#### [EXERCISE]
Would you write out the entries below, every one of them, exactly?

·····

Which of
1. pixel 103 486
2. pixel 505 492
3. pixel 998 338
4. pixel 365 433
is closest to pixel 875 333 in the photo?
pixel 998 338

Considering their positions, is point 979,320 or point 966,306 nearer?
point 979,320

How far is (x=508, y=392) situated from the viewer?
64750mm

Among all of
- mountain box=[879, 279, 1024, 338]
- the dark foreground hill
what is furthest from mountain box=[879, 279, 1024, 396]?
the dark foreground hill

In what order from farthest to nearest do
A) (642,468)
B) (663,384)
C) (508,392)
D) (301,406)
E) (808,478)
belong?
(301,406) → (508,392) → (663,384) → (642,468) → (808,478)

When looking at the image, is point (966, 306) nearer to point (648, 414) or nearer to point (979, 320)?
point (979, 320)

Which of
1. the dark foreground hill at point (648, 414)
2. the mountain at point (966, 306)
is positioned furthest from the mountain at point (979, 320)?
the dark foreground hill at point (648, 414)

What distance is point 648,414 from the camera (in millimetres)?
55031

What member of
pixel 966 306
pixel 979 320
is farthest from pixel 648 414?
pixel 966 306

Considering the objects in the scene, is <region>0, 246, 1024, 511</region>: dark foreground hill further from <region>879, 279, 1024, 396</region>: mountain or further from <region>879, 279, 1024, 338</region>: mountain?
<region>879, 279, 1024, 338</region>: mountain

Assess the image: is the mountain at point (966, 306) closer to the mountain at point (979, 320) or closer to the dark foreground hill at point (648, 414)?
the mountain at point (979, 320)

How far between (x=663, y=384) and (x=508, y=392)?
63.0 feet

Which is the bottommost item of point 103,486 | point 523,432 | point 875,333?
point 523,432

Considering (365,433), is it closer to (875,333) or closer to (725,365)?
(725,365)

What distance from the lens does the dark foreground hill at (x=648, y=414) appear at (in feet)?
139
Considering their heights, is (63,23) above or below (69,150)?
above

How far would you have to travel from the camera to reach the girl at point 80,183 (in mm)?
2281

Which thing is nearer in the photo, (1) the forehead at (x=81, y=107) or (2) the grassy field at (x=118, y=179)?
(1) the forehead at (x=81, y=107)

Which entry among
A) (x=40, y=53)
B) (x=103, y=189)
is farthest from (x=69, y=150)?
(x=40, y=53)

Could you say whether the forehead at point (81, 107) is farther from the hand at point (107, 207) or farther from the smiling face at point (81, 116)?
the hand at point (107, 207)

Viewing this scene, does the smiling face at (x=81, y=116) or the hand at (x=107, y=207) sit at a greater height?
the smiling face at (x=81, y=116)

·····

#### [SOLUTION BELOW]
Which of
1. pixel 103 486
2. pixel 505 492
3. pixel 998 338
4. pixel 365 433
is closest to pixel 875 333 in the photo?
pixel 998 338

Considering their positions, is point 979,320 or point 966,306 nearer?
point 979,320

How far is (x=508, y=392) situated from the viewer?
64750mm

Among all of
- mountain box=[879, 279, 1024, 338]
- the dark foreground hill
what is furthest from mountain box=[879, 279, 1024, 396]?
the dark foreground hill

In what order from farthest to nearest do
A) (642,468)
B) (663,384)
C) (508,392)
D) (301,406)
E) (808,478)
belong?
(301,406) → (508,392) → (663,384) → (642,468) → (808,478)

When looking at the image, is point (966, 306) nearer to point (648, 414) or nearer to point (979, 320)?
point (979, 320)

Which of
1. the dark foreground hill at point (648, 414)
2. the mountain at point (966, 306)
is positioned furthest from the mountain at point (979, 320)?
the dark foreground hill at point (648, 414)

What distance is point 648,414 from the camera (in millimetres)?
55031

What member of
pixel 966 306
pixel 979 320
is farthest from pixel 648 414?
pixel 966 306

Considering the objects in the scene, is <region>0, 246, 1024, 511</region>: dark foreground hill further from <region>879, 279, 1024, 396</region>: mountain or further from <region>879, 279, 1024, 338</region>: mountain?
<region>879, 279, 1024, 338</region>: mountain

Assess the image: is the mountain at point (966, 306) closer to the mountain at point (979, 320) or closer to the dark foreground hill at point (648, 414)?
the mountain at point (979, 320)

How far between (x=663, y=384) and (x=508, y=392)?
63.0 feet

Which is the bottommost item of point 103,486 | point 523,432 | point 875,333?
point 523,432

Considering (365,433), is it closer to (875,333) or closer to (725,365)?
(725,365)

What distance from the lens does the dark foreground hill at (x=648, y=414) appear at (in feet)?
139
Considering their heights, is (63,23) above or below (69,150)?
above

How far would you have to travel from the camera to reach the girl at point 80,183 (in mm)?
2281

Which thing is nearer in the photo, (1) the forehead at (x=81, y=107) or (2) the grassy field at (x=118, y=179)?
(1) the forehead at (x=81, y=107)

Which entry among
A) (x=40, y=53)
B) (x=103, y=189)
is farthest from (x=69, y=150)?
(x=40, y=53)

Could you say whether the forehead at point (81, 107) is farther from the hand at point (107, 207) or farther from the smiling face at point (81, 116)?
the hand at point (107, 207)

Viewing this scene, does the smiling face at (x=81, y=116) or the hand at (x=107, y=207) sit at a greater height?
the smiling face at (x=81, y=116)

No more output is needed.